大会は年2回開催され、全国大会講演論文集と年3回の定期刊行誌「生産管理」を発行しています。この他に、英文の学会誌を年1回刊行する準備を、現在進めています。その他、多数の図書を刊行し、とりわけ「生産管理ハンドブック」(日刊工業新聞社)や日本規格協会から刊行されている生産管理に関係する十数冊の書籍は、非常に重宝されています。
Q
会長ご自身は、どのような経緯でこの学会と関わられたのでしょう。また、ご自身のご関心について、お聞かせ下さい。
児玉会長
私は、元は信頼性工学など、ORの分野の出身で理科系でした。1979年に新設されて間もない九州大学経済学部、経済工学科に赴任してから、「不確実性下における動的な在庫管理モデルの構築」などに取り組みました。数学的なモデル化が、主要な研究領域です。その後、広島修道大学経済科学部に移り、経済学と情報科学、システム科学の融合に尽力してきました。
澤田善次郎先生が製造業の現場の生産管理実務から切り拓かれて立ち上げられた日本生産管理学会を、自分の特色を生かして、2代目の会長として発展させたいと考えています。
特に、これから研究者として巣立つ人たちの成果が出やすくなるような環境を整えて人材育成を図ることや、グローバル時代を見据えて海外の技術者・研究者との交流を深め、日本の進んだ生産管理技術を海外に技術移転して行くことなどにも力を注ぎたいと考えています。
Q
今後の学会の研究動向、会員の皆様のご関心などを、お聞かせ下さい。
児玉会長
今後は、サービス産業における生産管理の技法の実践と理論化が望まれていると考えています。これは、横幹協議会からもその成果が大変に期待されている分野である、と伺いました。それから、企業の社会的責任(CSR)やリスク管理も重要な研究テーマになってくることでしょう。

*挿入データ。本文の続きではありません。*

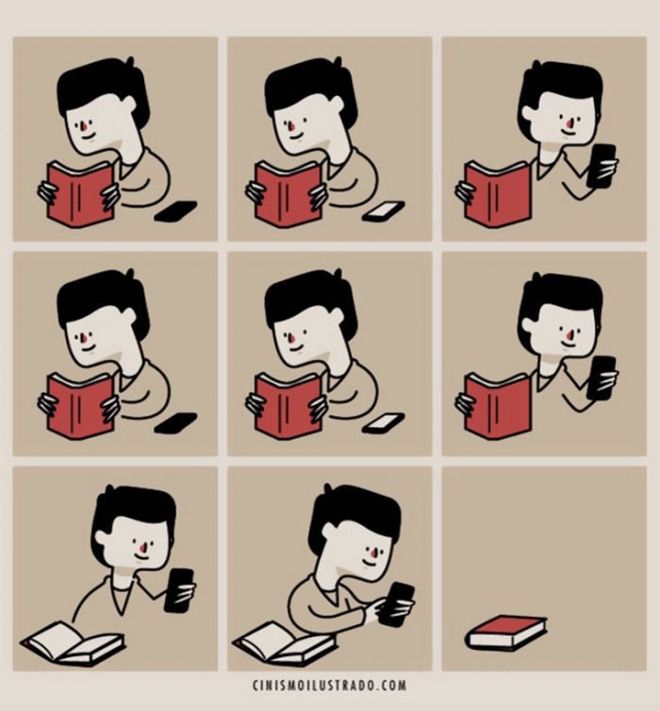 CINISMOILUSTRADO.COM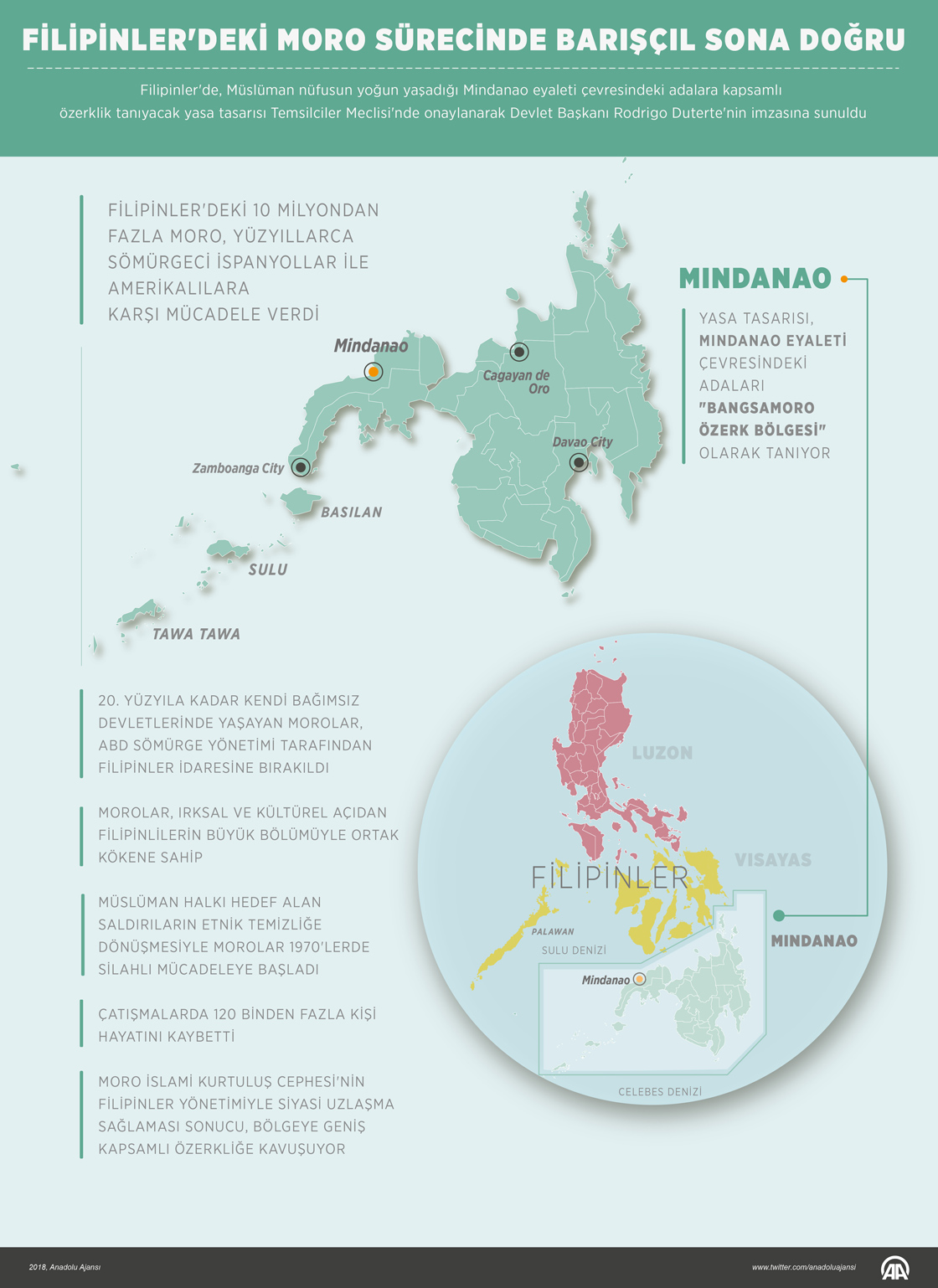 FİLİPİNLER'DEKİ MORO SÜRECİNDE BARIŞÇIL SONA DOĞRU

Filipinler'de, Müslüman nüfusun yoğun yaşadığı Mindanao eyaleti çevresindeki adalara kapsamlı özerklik tanıyacak yasa tasarısı Temsilciler Meclisi'nde onaylanarak Devlet Başkanı Rodrigo Duterte'nin imzasına sunuldu

FİLİPİNLER'DEKİ 10 MİLYONDAN FAZLA MORO, YÜZYILLARCA SÖMÜRGECİ İSPANYOLLAR İLE AMERİKALILARA KARŞI MÜCADELE VERDİ

Mindanao

Cagayan de Oro

Davao City

Zamboanga City

BASILAN

SULU

TAWA TAWA

MINDANAO

YASA TASARISI, MINDANAO EYALETİ ÇEVRESİNDEKİ ADALARI "BANGSAMORO ÖZERK BÖLGESİ" OLARAK TANIYOR

20. YÜZYILA KADAR KENDİ BAĞIMSIZ DEVLETLERİNDE YAŞAYAN MOROLAR, ABD SÖMÜRGE YÖNETİMİ TARAFINDAN FİLİPİNLER İDARESİNE BIRAKILDI

MOROLAR, IRKSAL VE KÜLTÜREL AÇIDAN FİLİPİNLİLERİN BÜYÜK BÖLÜMÜYLE ORTAK KÖKENE SAHİP

MÜSLÜMAN HALKI HEDEF ALAN SALDIRILARIN ETNİK TEMİZLİĞE DÖNÜŞMESİYLE MOROLAR 1970'LERDE SİLAHLI MÜCADELEYE BAŞLADI

ÇATIŞMALARDA 120 BİNDEN FAZLA KİŞİ HAYATINI KAYBETTİ

MORO İSLAMİ KURTULUŞ CEPHESİ'NİN FİLİPİNLER YÖNETİMİYLE SİYASİ UZLAŞMA SAĞLAMASI SONUCU, BÖLGEYE GENİŞ KAPSAMLI ÖZERKLİĞE KAVUŞUYOR

LUZON

VISAYAS

FİLİPİNLER

PALAWAN

SULU DENİZİ

Mindanao

MINDANAO

CELEBES DENİZİ

2018, Anadolu Ajansı

www.twitter.com/anadoluajansi

AA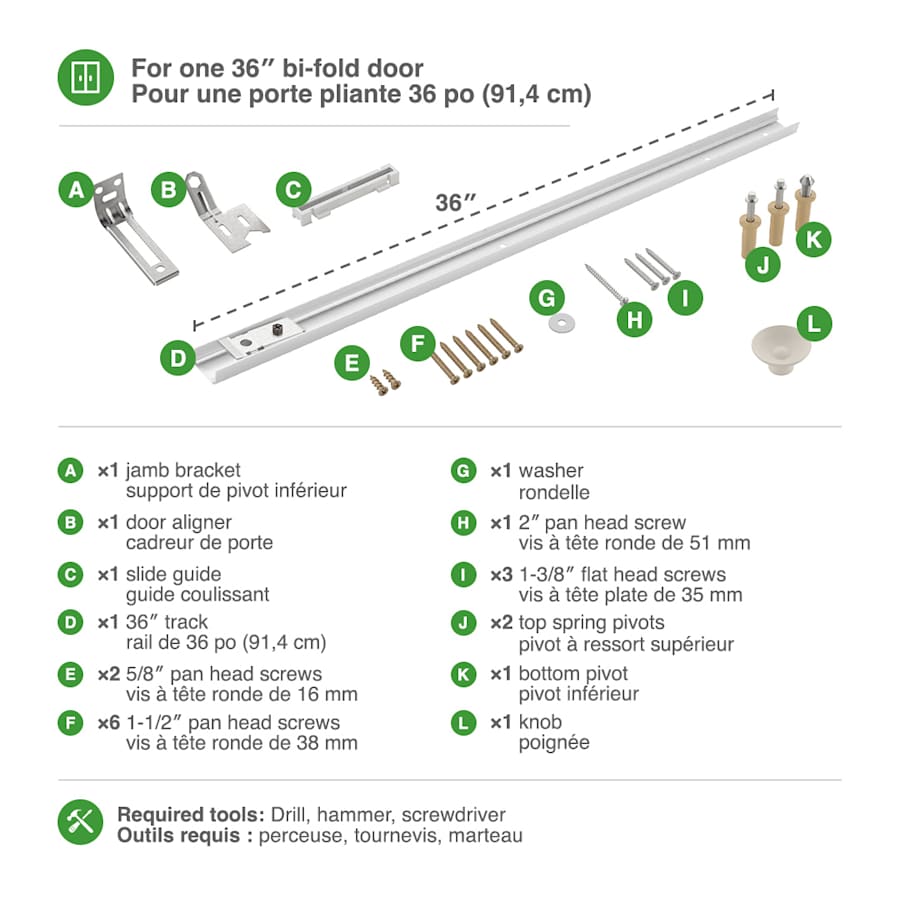 For one 36″ bi-fold door
Pour une porte pliante 36 po (91,4 cm)

A
B
C
36″
D
E
F
G
H
I
J
K
L

A ×1 jamb bracket
support de pivot inférieur

B ×1 door aligner
cadreur de porte

C ×1 slide guide
guide coulissant

D ×1 36″ track
rail de 36 po (91,4 cm)

E ×2 5/8″ pan head screws
vis à tête ronde de 16 mm

F ×6 1-1/2″ pan head screws
vis à tête ronde de 38 mm

G ×1 washer
rondelle

H ×1 2″ pan head screw
vis à tête ronde de 51 mm

I ×3 1-3/8″ flat head screws
vis à tête plate de 35 mm

J ×2 top spring pivots
pivot à ressort supérieur

K ×1 bottom pivot
pivot inférieur

L ×1 knob
poignée

Required tools: Drill, hammer, screwdriver
Outils requis : perceuse, tournevis, marteau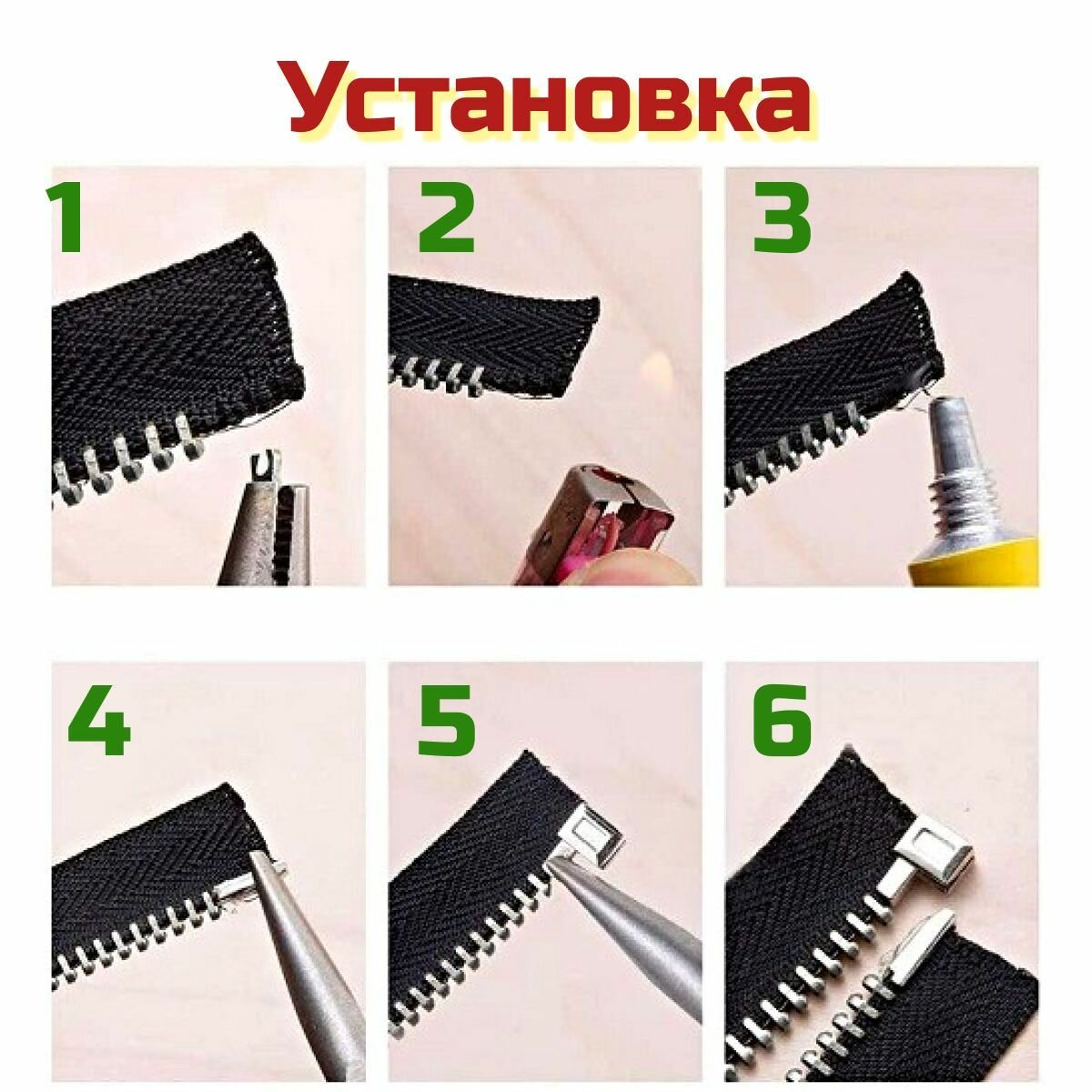 Установка

1

2

3

4

5

6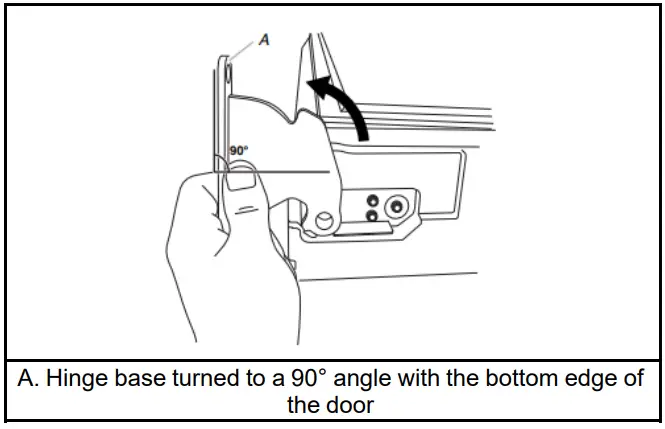 A

90°

A. Hinge base turned to a 90° angle with the bottom edge of the door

先にも述べましたが、グローバル時代の国際協調と人材育成もやはり重要です。
研究開発や生産管理技術の理論化に関しても、重要な分野がいくらでも残っています。その一例として、SCM[注1]も、今後の更なる理論化が必要だと考えています。
そして、生産管理を「生産経営」へと脱皮させることです。そのようにして、第二次産業の視点から「生産経営学」を確立し、さらには第一次産業や第三次産業にもそれを普及させてゆくという試みが、何よりも必要なのだと感じています。
会員の皆さんのご研鑽によって、全国大会や学会誌の論文が質的に向上することにより、「ものづくり最前線」の先進企業の実務家の入会が促され、学術研究のレベルもより一層深まるものと期待しています。
[注1] SCM(Supply Chain Management):発注、資材調達から在庫の管理、製品の配送まで、つまり事業活動の川上から川下までを総合的に管理して、余分な在庫などを削減し、コストを引き下げること。